• _TASK DATA_:
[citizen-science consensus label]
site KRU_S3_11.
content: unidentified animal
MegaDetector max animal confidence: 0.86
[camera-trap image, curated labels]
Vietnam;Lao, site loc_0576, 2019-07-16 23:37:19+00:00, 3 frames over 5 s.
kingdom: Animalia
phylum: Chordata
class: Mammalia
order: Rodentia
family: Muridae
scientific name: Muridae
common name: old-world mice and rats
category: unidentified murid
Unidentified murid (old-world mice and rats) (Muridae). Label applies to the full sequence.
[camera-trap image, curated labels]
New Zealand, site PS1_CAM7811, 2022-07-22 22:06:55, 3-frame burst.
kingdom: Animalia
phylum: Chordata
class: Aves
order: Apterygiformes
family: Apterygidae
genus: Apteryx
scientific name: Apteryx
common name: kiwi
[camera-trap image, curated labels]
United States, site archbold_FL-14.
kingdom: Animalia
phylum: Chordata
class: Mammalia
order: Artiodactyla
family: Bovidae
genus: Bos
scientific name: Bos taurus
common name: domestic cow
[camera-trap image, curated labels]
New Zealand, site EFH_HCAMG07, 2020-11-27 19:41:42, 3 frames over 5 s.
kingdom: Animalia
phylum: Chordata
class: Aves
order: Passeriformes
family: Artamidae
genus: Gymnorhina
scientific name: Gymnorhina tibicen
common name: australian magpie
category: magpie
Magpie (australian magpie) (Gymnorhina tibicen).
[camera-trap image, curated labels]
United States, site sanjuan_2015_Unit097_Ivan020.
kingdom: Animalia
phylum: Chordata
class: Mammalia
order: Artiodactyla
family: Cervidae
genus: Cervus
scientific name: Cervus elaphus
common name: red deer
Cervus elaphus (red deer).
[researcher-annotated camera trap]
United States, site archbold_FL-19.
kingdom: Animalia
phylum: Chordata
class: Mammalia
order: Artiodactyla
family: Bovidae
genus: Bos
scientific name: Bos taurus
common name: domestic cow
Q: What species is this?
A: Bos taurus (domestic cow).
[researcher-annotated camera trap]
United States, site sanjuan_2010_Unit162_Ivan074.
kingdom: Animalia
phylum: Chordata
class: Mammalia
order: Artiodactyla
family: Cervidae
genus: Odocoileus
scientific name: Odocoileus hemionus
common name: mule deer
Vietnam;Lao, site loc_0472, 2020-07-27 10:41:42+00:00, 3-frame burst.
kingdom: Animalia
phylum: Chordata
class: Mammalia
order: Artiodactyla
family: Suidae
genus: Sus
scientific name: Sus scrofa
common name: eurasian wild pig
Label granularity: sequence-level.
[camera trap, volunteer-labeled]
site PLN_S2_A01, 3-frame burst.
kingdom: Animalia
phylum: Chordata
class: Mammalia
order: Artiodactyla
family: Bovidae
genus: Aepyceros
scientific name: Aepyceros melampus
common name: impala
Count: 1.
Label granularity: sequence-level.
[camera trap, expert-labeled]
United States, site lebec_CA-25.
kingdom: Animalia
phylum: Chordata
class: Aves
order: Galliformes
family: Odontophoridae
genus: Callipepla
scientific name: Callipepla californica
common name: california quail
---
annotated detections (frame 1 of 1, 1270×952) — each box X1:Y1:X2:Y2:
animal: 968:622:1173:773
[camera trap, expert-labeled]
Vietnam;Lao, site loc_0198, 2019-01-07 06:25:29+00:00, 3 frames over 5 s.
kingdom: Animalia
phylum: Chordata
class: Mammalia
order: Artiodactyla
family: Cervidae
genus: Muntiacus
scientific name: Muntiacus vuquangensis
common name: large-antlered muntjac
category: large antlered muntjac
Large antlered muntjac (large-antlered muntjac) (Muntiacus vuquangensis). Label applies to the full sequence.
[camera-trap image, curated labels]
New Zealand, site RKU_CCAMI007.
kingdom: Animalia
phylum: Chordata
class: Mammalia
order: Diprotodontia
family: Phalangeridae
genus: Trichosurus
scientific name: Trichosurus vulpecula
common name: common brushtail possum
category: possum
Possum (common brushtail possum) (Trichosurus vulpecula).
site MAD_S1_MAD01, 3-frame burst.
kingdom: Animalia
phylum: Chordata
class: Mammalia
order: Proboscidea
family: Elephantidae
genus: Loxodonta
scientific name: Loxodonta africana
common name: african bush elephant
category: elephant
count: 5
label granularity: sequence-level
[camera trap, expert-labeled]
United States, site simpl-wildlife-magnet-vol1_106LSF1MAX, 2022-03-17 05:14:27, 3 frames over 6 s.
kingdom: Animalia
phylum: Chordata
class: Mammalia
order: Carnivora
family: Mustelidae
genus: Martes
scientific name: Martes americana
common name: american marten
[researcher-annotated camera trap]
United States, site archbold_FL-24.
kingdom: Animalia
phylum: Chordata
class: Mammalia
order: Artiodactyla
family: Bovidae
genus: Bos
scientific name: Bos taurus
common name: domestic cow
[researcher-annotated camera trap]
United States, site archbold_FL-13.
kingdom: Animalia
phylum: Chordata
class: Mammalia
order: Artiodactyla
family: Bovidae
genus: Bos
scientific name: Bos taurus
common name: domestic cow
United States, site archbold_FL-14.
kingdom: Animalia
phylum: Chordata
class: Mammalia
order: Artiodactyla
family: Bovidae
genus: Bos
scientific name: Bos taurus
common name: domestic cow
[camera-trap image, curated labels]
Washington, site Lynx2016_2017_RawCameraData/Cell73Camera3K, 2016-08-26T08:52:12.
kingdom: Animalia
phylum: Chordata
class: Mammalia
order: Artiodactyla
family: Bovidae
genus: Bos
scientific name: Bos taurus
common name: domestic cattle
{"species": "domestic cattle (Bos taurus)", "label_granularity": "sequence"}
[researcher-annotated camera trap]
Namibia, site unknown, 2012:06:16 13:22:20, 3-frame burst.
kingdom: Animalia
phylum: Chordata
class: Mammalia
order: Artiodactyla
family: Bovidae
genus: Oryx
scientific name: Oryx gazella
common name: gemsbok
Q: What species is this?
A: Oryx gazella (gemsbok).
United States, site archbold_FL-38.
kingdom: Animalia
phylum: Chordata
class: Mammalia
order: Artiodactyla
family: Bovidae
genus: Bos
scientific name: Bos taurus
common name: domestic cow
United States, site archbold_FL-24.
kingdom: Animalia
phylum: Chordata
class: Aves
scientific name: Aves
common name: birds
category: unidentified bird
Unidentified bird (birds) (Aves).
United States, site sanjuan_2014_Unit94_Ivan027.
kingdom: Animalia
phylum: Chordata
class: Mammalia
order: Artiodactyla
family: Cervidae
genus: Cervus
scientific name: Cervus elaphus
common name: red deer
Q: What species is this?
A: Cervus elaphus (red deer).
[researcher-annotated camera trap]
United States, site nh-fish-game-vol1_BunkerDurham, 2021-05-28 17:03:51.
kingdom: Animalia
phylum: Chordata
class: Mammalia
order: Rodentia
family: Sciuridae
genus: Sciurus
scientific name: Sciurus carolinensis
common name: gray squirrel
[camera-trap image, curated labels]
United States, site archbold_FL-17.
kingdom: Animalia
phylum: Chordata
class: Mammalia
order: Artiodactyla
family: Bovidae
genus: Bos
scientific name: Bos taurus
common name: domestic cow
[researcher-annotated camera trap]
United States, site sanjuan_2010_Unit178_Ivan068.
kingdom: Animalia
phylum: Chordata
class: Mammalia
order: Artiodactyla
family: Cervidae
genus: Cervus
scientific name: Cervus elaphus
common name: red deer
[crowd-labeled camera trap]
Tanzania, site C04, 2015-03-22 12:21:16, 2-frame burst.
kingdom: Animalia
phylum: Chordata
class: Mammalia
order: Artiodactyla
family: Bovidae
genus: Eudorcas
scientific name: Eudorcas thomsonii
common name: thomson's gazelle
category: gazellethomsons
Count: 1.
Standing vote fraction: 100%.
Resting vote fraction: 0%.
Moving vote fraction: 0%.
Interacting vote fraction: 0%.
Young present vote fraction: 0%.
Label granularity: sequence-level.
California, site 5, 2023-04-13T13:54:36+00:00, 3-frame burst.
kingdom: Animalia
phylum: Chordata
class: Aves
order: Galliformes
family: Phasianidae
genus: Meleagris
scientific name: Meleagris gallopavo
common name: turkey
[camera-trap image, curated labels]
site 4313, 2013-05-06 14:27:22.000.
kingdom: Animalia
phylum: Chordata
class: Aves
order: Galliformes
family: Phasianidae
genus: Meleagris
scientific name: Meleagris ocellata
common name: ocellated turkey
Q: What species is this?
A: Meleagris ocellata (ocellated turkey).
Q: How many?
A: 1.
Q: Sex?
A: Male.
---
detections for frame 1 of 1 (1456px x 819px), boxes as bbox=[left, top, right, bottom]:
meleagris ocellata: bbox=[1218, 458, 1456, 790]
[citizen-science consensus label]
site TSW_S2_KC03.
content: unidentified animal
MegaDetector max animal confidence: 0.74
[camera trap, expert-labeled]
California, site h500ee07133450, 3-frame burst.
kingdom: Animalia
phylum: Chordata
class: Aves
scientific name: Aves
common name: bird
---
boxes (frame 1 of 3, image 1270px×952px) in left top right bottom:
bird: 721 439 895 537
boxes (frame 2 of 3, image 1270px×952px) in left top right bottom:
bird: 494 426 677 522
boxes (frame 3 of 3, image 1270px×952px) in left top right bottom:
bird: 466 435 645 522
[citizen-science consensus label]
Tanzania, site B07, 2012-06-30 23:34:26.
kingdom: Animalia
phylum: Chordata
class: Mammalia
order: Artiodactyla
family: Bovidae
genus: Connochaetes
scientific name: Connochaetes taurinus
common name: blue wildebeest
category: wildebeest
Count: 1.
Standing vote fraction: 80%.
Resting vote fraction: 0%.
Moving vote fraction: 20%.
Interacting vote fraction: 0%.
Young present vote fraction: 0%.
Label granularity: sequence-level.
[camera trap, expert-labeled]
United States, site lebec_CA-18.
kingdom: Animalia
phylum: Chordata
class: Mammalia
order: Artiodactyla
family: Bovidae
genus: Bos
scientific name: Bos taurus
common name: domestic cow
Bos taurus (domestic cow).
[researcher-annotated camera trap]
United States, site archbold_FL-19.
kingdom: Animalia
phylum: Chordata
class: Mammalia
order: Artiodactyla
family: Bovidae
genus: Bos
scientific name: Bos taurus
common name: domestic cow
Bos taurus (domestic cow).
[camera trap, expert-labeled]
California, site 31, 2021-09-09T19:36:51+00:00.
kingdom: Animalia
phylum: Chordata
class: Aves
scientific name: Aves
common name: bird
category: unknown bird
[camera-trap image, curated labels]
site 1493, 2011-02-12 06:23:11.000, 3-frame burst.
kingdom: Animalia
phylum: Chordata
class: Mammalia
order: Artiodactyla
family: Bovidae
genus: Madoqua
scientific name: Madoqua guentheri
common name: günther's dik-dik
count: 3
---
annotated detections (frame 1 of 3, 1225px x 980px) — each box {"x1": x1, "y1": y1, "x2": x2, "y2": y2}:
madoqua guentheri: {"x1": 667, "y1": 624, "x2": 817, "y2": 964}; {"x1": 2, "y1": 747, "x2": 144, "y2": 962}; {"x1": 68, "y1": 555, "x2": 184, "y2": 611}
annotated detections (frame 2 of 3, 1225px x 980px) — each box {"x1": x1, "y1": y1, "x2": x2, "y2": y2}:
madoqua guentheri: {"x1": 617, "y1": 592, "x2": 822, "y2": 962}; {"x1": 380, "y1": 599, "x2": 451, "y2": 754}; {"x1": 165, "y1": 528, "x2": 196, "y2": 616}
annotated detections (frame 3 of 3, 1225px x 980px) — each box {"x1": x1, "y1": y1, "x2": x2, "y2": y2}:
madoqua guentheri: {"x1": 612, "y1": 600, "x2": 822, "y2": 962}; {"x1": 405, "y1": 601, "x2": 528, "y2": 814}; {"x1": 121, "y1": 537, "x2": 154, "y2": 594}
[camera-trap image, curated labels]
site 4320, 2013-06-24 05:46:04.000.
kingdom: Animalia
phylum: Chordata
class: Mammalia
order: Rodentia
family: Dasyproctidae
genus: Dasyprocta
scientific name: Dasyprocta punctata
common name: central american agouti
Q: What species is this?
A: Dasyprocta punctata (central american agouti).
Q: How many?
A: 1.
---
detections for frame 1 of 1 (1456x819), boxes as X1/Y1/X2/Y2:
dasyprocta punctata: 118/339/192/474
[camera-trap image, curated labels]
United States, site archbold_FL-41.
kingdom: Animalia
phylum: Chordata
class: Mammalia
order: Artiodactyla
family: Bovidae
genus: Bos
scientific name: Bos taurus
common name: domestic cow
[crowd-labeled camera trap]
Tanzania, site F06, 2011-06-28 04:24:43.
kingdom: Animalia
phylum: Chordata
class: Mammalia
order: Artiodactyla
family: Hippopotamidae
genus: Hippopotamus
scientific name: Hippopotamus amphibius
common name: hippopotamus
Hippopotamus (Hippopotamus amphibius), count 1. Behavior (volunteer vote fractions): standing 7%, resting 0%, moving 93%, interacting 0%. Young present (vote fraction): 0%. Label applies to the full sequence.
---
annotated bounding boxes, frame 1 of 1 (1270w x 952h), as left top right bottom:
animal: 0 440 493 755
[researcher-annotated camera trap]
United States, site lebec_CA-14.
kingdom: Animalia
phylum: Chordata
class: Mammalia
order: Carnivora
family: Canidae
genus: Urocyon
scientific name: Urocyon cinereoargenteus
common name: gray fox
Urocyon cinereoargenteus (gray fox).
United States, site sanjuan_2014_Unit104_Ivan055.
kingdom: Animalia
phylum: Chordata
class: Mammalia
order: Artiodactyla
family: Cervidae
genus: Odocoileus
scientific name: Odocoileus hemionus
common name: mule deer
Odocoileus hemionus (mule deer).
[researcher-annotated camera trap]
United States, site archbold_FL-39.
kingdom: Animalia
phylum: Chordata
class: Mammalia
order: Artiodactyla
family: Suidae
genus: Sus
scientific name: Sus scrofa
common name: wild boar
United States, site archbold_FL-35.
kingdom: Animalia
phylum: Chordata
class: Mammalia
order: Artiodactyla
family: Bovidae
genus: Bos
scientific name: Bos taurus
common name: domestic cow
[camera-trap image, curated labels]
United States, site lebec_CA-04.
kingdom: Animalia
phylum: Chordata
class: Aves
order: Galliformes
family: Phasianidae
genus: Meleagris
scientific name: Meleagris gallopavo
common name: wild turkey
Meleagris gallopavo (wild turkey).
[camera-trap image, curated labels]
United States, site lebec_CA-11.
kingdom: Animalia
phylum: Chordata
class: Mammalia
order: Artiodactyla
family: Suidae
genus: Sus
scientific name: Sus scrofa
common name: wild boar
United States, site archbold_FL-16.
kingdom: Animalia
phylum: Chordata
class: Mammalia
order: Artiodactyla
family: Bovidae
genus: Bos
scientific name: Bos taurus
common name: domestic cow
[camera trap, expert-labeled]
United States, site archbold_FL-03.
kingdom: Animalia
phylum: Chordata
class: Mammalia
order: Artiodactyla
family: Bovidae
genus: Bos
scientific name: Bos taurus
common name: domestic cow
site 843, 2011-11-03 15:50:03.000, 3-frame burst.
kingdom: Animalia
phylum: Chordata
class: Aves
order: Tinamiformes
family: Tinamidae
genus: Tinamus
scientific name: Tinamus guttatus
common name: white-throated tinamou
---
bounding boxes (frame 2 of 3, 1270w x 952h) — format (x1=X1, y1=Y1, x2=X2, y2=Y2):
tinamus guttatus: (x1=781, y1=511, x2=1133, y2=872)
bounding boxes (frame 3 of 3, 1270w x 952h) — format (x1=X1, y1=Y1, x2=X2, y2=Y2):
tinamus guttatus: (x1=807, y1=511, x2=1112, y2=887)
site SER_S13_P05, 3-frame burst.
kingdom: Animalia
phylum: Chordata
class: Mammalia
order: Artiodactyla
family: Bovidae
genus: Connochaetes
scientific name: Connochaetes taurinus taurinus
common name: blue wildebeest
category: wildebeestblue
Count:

• _DIRECTIONS FOR THIS TASK_:
Beginning with the top line of the data above, output every line exactly until the one that contains "United States, site sanjuan_2015_Unit097_Ivan020.", and include that one too.

• _OUTPUT OF THE EXERCISE_:
[citizen-science consensus label]
site KRU_S3_11.
content: unidentified animal
MegaDetector max animal confidence: 0.86
[camera-trap image, curated labels]
Vietnam;Lao, site loc_0576, 2019-07-16 23:37:19+00:00, 3 frames over 5 s.
kingdom: Animalia
phylum: Chordata
class: Mammalia
order: Rodentia
family: Muridae
scientific name: Muridae
common name: old-world mice and rats
category: unidentified murid
Unidentified murid (old-world mice and rats) (Muridae). Label applies to the full sequence.
[camera-trap image, curated labels]
New Zealand, site PS1_CAM7811, 2022-07-22 22:06:55, 3-frame burst.
kingdom: Animalia
phylum: Chordata
class: Aves
order: Apterygiformes
family: Apterygidae
genus: Apteryx
scientific name: Apteryx
common name: kiwi
[camera-trap image, curated labels]
United States, site archbold_FL-14.
kingdom: Animalia
phylum: Chordata
class: Mammalia
order: Artiodactyla
family: Bovidae
genus: Bos
scientific name: Bos taurus
common name: domestic cow
[camera-trap image, curated labels]
New Zealand, site EFH_HCAMG07, 2020-11-27 19:41:42, 3 frames over 5 s.
kingdom: Animalia
phylum: Chordata
class: Aves
order: Passeriformes
family: Artamidae
genus: Gymnorhina
scientific name: Gymnorhina tibicen
common name: australian magpie
category: magpie
Magpie (australian magpie) (Gymnorhina tibicen).
[camera-trap image, curated labels]
United States, site sanjuan_2015_Unit097_Ivan020.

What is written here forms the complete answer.